The thing about staycations is you have to love being by yourself. You have to be ok with being your own company. Because my hermit genes run extra high, it's good to get some socialization too. Get outta the house every other day and visit someone or invite a friend over. I highly recommend it or once you go back to work you will forget how to interact with the public and you will mourn for your  staycation cave.

I have to admit I have been quite productive as well as slothful. My wine is now running low and my projects are almost complete.  Relaxation has hit a full-time high and thoughts of work have slipped way way into the background.  I've slowly rejuvenated my senses and gotten my groove back.  I am always one to raise my glass to getting away from it all but if the away part can't be on a private island, then I make damn sure that I use my staycation time to the fullest. 

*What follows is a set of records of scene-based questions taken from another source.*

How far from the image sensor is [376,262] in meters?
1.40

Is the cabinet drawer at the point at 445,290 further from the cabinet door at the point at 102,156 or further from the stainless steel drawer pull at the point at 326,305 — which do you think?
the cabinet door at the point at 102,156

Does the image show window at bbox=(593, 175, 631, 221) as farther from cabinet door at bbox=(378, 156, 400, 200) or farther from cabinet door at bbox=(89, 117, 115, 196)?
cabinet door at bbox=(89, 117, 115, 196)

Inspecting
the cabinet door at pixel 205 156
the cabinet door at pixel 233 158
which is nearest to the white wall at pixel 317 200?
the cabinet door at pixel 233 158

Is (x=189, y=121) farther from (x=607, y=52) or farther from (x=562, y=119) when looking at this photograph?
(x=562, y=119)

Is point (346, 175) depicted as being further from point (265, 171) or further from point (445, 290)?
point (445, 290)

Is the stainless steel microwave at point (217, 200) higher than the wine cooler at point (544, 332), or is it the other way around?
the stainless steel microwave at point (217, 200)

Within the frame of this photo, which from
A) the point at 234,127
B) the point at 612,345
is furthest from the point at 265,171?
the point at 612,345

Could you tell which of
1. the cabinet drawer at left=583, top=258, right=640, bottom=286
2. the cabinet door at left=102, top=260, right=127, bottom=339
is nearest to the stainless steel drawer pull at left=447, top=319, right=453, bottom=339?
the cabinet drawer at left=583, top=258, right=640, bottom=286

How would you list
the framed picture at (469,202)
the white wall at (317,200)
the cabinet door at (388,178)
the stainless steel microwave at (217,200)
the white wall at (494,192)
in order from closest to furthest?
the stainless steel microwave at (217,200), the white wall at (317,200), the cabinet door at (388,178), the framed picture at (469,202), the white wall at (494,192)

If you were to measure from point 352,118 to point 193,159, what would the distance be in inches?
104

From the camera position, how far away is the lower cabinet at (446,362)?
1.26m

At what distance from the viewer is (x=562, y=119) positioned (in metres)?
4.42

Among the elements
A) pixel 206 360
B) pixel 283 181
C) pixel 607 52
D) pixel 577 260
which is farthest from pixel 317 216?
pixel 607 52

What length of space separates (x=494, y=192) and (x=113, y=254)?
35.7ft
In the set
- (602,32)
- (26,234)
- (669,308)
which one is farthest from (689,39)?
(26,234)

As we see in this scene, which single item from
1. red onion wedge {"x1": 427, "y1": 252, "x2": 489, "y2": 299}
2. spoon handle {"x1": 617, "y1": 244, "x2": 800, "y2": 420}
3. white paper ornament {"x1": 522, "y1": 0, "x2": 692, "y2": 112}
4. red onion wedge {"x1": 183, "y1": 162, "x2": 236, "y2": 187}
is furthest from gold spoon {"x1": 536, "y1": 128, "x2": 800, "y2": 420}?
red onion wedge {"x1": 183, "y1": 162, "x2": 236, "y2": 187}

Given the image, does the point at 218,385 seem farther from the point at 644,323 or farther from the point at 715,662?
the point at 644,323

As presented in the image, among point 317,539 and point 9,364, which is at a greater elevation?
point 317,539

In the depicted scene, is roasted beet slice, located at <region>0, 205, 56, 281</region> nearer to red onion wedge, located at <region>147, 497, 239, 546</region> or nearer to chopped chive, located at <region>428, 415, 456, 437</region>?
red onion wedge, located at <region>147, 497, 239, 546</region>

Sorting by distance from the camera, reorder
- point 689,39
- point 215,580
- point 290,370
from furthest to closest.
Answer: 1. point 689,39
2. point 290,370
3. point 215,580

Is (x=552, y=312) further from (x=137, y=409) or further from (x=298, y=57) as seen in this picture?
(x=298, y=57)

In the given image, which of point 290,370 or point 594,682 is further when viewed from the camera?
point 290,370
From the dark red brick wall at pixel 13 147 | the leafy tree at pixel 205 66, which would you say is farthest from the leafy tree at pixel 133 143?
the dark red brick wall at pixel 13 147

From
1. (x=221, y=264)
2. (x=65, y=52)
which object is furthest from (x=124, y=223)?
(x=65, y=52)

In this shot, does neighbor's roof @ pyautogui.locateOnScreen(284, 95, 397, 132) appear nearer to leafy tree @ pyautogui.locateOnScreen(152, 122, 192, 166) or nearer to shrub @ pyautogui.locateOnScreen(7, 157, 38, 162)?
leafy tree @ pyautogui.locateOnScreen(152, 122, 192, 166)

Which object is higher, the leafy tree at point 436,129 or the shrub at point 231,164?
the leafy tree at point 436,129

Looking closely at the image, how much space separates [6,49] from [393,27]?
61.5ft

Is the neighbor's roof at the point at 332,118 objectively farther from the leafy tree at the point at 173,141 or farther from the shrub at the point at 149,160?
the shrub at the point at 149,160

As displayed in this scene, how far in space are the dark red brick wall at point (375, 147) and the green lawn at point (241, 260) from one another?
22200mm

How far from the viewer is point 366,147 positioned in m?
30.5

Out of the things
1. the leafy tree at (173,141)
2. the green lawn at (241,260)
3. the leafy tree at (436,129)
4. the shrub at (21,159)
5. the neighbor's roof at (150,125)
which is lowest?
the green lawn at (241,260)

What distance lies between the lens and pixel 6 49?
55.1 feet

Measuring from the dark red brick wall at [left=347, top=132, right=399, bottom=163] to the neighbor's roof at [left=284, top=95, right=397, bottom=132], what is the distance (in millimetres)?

Usually as staycation draws to a close, that old friend 'anxiety' tries to call.  I conquer this intrusion by booking a full body massage the day before going back to work, then a late afternoon nap and being fully organized and prepared for the first day of work.  I highly recommend a staycation to one and all.  Now don't get me wrong, there really is nothing better than getting the heck outta dodge and that is just what I plan to do next - vacate the premises, and take a friggin vacation!